This is nothing, however, on how badly it besmirches the concept of the quango. It is constantly hovering between accusations of incompetence and corruption. In March the National Audit Office wouldn’t sign off its accounts, because of “irregularities”. Nothing huge – missing laptops, strange occurrences in which CRE staff appeared to be compensated for being made redundant, only to be immediately re-employed by the new body.
Phillips has been personally criticised over a conflict of interests (juggling his EHRC role with freelance consultancy work on diversity). There was some stunning incompetence when the EHRC first started – the (mainly female) staff who had migrated from the EOC were on lower pay grades than those from the other two commissions and no proper adjustments were made. So it sprang into life with a systemic pay gap, before it had even addressed any of its main concerns, like the pay gap. Of the various conflicts between Phillips and Nicola Brewer, the former chief executive, insiders cited differing attitudes to handling public money.

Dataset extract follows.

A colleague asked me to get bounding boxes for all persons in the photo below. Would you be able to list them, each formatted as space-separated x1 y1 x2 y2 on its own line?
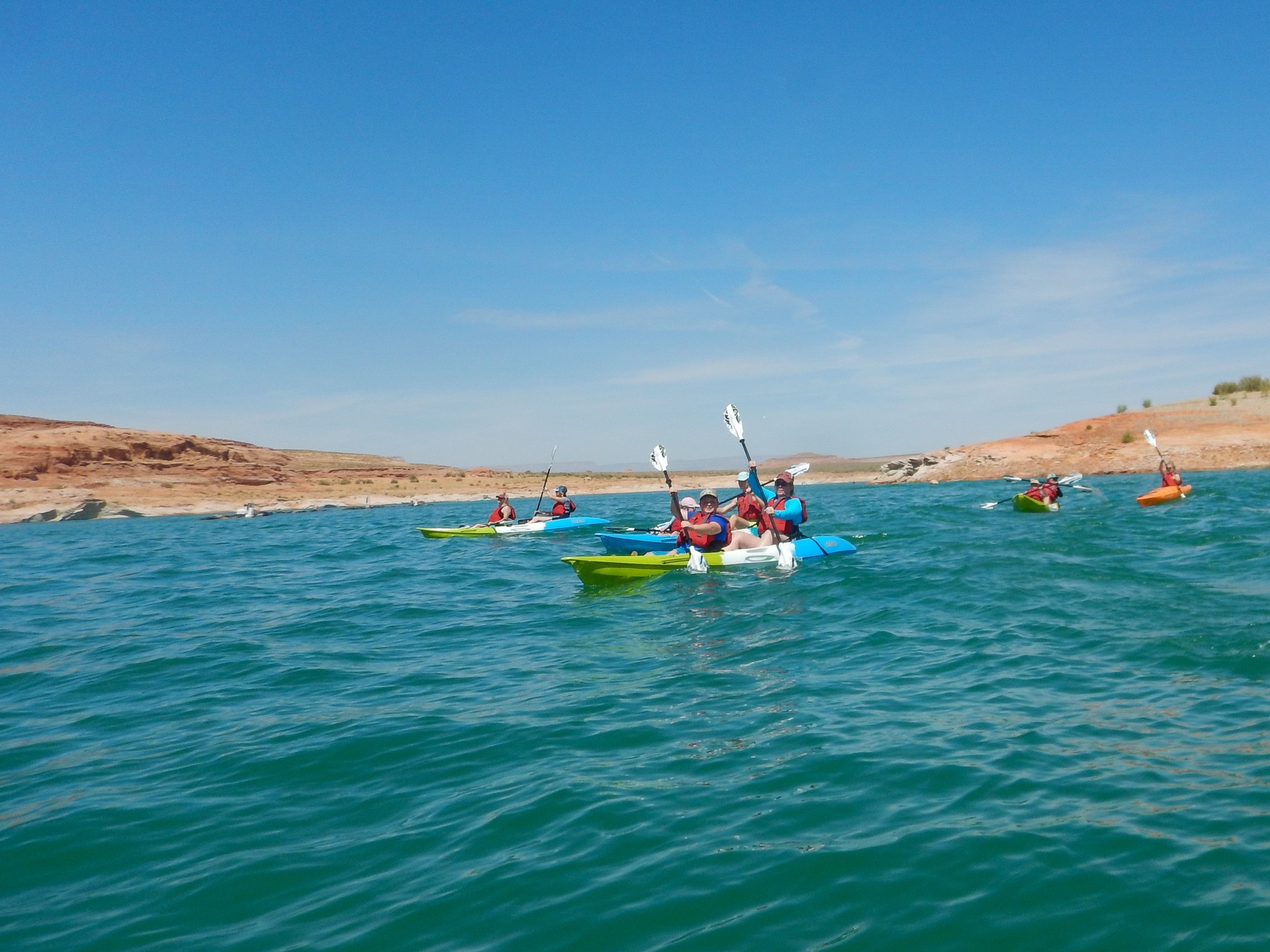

Ideologically, the headline-grabbing problems have been between Phillips and the old guard of the CRE (specifically, for making light of institutional racism in the police force). Feminists have as much, if not more, cause for disappointment. The EOC did tremendous work for women in the workplace, including some research on discrimination met by black and minority ethnic women that could have changed the entire debate about both racism and the pay gap, had it been followed up. But it never was.
Katherine Rake, the outgoing head of the Fawcett Society, says: “We would be a more militant voice, but the EOC , as a statutory agency, could command headlines in a way that we couldn’t. Since the merger, there’s been a loss of specific focus and the loss of a concerted voice.” One example she gives is Alan Sugar’s appointment as business tsar – it would have been just unthinkable for the EOC to let that pass, given Sugar’s oft-repeated views on how he tears up the CVs of women who look a bit fertile. The EHRC didn’t even comment.
To call this the worst quango would be rash, but it must be among the worst, surely. And yet, even when riven by internal divisions, mired in an embarrassing court case, and with a question mark over the survival of its chairman, it still makes significant, respected points. This week it unmasked the fallacy at the heart of far-right rhetoric (that migrants skipped the queue for social housing and services; they don’t) – very simply, and I imagine pretty cheaply, by collating research already in the public domain.
We need organisations that aren’t militant, or even overtly political, that are measured and sensible, government-funded but not partisan, to put out messages like this. One of the reasons the EHRC even catches so much hostility – when it probably doesn’t waste any more money than, say, any given police force – is the passionate loyalty and admiration commanded by the bodies it replaced. And one of the things it reminds us of (though, granted, sometimes by accident) is how valuable these organisations can be.